これは一部の例ですが、自分は頭のモーターが速くなっていないか?どこで速くなっているか?を見てみてください。

ここで大事なのは、
「あ、ここで赤くなっているかもしれない」という場面を発見することです。

まずは見つけるだけで大丈夫です。
ここまでできたらOKです

あとはおまけです。

その場面が見つかったら、
そこで自分なりに少しゆっくりにできる方法を一つイメージします。

トイレの個室で一度離れる、窓を開けて外気を吸う、階段をゆっくり降りる、呼吸を少し長くする。
大きなことは要りません。

大事なのは、完璧に青にすることではなく、赤のまま突っ走るだけではない回数を少しずつ増やしていくことです。そうして神経の弾力が育っていくと、相手がいる本番の場面でも赤に持っていかれにくくなり、結果としてEDの緩和につながっていきます。
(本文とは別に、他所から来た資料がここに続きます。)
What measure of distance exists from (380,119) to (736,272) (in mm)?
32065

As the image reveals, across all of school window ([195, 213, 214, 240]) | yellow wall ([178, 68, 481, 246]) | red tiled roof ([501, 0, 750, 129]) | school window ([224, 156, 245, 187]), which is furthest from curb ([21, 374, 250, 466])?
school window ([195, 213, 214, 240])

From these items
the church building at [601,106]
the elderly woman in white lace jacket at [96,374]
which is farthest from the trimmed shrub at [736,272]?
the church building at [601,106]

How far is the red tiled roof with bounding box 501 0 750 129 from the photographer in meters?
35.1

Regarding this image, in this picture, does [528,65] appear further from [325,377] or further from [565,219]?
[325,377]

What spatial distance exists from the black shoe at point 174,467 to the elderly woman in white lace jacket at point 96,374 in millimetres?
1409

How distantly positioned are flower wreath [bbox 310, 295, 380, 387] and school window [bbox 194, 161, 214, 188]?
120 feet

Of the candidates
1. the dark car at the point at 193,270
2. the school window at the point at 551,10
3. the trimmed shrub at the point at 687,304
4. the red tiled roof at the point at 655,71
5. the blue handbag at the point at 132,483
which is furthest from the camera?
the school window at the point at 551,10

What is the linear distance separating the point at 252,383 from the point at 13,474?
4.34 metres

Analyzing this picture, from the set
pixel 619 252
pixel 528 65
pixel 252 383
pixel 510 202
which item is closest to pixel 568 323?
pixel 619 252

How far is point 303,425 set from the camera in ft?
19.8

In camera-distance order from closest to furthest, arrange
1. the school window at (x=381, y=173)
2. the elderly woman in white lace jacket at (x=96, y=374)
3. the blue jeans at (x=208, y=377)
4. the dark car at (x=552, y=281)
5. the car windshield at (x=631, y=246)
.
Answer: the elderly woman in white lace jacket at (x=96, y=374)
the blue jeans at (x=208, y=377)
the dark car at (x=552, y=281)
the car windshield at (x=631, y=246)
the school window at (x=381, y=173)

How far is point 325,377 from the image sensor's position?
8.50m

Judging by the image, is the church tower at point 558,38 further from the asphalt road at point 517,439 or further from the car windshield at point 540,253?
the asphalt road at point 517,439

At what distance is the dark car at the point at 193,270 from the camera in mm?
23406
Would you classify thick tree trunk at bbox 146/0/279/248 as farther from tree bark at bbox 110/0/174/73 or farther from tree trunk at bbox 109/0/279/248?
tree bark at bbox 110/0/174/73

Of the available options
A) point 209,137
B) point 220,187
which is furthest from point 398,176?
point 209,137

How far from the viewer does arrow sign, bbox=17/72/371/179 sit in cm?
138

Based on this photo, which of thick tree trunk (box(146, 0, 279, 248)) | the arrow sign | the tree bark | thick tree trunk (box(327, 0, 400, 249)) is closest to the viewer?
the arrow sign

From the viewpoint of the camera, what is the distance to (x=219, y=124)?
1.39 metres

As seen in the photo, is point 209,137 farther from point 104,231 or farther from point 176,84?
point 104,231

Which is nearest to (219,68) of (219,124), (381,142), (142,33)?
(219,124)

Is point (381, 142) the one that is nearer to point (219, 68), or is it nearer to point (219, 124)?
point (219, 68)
なお、波と神経ラボでは、赤から青になりやすくするために神経弾力を育てていくことに加えて、セックスそのものの感じ方を変えていく方向も重視しています。

セックスはどうしても「立つか立たないか」「射精できるかどうか」だけの場になりやすいです。
その0か100かの見方自体が、神経をさらに赤くし、体を反応しにくくしてしまうことが多いです。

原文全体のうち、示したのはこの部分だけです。